Apple, Terrorist Investigation, and Security

I have been following the dustup between the FBI and Apple with interest.

For the record, I am opposed to any police or government agency having access to the daily communications of people who are not under investigation. I also do not think that cracking this phone compromises the millions of other iPhones in existence.

On the other hand, in the case of the San Bernadino terrorists, there is a crime that has taken place, with a resulting legitimate investigation, and the police agencies have a legitimate requirement to access data about the criminals, including any information stored in their phone. I imagine that the records of who the criminals called has already been gathered from cell phone companies.

Apple and Apple’s supporters use the argument that any hack/engineering/software tool that Apple uses should not be in the hands of the police agencies. I agree with that.

I also suspect the tool to crack an iPhone PIN already exists.
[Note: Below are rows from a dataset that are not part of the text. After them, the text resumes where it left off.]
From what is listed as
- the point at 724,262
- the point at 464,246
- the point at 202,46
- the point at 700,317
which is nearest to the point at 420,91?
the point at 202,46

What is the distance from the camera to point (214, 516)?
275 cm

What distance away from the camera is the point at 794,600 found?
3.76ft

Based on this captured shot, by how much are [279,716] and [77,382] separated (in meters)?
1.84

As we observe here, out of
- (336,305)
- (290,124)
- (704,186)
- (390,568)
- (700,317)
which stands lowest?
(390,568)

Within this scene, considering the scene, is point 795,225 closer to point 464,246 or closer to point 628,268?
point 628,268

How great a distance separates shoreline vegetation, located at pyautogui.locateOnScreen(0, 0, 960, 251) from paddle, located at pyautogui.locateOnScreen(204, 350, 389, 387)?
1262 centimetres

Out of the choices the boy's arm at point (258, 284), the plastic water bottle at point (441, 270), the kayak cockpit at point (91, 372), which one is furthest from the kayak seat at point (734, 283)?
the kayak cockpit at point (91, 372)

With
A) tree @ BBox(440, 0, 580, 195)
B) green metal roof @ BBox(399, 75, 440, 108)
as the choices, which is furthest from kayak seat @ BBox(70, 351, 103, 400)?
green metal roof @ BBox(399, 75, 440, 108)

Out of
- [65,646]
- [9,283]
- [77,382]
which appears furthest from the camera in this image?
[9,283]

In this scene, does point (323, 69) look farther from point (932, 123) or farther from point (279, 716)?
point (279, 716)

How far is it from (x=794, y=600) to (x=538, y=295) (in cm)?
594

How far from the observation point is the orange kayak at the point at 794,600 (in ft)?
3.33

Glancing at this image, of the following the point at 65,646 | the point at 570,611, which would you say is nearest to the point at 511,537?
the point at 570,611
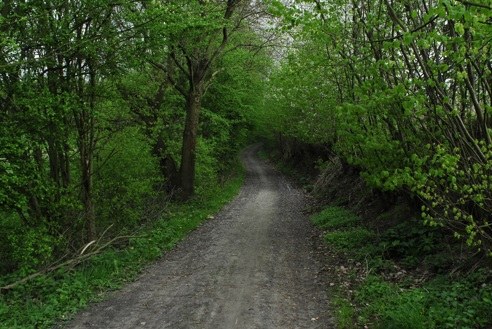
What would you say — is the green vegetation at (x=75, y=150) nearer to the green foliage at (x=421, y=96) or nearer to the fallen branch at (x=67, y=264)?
the fallen branch at (x=67, y=264)

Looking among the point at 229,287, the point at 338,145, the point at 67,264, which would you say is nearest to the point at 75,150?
the point at 67,264

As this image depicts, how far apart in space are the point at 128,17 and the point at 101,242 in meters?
5.51

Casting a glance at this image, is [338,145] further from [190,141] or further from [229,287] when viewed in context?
[190,141]

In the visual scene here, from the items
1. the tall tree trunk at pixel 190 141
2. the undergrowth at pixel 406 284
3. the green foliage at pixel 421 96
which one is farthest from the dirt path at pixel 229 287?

I think that there can be a reasonable approach here. Chain of custody must be maintained. The FBI can swear select Apple employees in to an agreement that they will not disclose anything they happen to see in the phone. The FBI can send people with the phone to observe the crack process and ensure that the Apple people don’t zorch any information. Then, with the process complete, the FBI takes the phone back and harvests any information from it. The crack tool/process/person stays with Apple.

The key thing is that the tool/process remains with Apple, while the data goes to the police for investigation.

There is really no difference here in any other investigation or data request. I do think that Apple’s concern to protect all of the other iPhone users is admirable, and should be taken seriously.